Paper: https://arxiv.org/abs/2203.13270

![Liger](assets/banner.png)

## Installation

This repository depends on [FlyingSquid](https://github.com/HazyResearch/flyingsquid).
We recommend using `conda` to install FlyingSquid, and then you can install
Liger:
```
git clone https://github.com/HazyResearch/flyingsquid.git

cd flyingsquid

conda env create -f environment.yml
conda activate flyingsquid

pip install -e .

cd ..

git clone https://github.com/HazyResearch/liger.git

cd liger

pip install -e .
```

## Running Liger
1. Put the path to your pretrained embeddings in the respective dataset config file in [configs](https://github.com/HazyResearch/liger/tree/main/configs). We provide the pretrained embeddings for the spam dataset to run our examples. If the directory of the L and Y matrices is different from the embeddings, put the path in the `data_path` field in yaml (refer to [tennis.yaml](https://github.com/HazyResearch/liger/blob/main/configs/tennis.yaml)).

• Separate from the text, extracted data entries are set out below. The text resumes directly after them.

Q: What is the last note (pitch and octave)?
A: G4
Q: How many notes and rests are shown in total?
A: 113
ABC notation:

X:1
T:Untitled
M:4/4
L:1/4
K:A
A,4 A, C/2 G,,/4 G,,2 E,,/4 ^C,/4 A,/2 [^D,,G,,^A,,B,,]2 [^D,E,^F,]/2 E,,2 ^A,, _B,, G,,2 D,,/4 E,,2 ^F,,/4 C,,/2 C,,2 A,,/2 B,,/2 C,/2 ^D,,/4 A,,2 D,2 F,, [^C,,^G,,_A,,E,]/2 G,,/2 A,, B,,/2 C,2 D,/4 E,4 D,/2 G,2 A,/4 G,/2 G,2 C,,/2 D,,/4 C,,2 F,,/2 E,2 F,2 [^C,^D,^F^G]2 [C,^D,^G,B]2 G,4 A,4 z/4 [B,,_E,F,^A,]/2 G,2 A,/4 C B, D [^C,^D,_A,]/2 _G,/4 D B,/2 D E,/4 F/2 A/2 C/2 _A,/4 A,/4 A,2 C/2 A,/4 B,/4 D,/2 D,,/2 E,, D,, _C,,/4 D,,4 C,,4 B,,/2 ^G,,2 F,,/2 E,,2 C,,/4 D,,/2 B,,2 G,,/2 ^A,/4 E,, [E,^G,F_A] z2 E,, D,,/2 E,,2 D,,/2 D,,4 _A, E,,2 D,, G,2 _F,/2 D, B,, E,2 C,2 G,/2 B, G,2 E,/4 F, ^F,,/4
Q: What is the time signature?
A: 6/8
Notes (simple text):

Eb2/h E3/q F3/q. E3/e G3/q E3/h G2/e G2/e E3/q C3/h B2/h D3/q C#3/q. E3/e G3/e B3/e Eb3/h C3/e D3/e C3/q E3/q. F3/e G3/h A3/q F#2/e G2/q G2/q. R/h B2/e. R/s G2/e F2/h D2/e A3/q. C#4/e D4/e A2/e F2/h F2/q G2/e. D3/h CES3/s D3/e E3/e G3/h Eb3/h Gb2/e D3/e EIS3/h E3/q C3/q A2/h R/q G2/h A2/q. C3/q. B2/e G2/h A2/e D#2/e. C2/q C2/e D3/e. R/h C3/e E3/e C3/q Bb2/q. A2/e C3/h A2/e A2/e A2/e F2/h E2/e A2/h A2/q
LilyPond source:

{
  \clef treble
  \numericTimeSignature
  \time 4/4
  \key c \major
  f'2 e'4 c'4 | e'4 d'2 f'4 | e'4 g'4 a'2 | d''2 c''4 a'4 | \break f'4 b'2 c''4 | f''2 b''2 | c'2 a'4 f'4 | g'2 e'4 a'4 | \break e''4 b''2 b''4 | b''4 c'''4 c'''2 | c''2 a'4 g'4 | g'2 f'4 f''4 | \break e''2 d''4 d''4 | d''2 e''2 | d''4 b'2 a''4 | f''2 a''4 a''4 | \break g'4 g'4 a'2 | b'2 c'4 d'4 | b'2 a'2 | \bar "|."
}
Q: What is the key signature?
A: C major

2. We provide [notebook example](https://github.com/HazyResearch/liger/blob/main/liger_example.ipynb) that you can directly run. We also provide a [python script](https://github.com/HazyResearch/liger/blob/main/run_liger.py) that you can run with the following command:
```
python run_liger.py -c configs/spam.yaml
```
To run for other datasets, change `configs/spam.yaml` to the dataset config instead.

3. You can run the python script and notebook for other datasets, but you need to put the pretrained embeddings path (and data path) in the config file. If you want to add more datasets, you can add you own dataset config.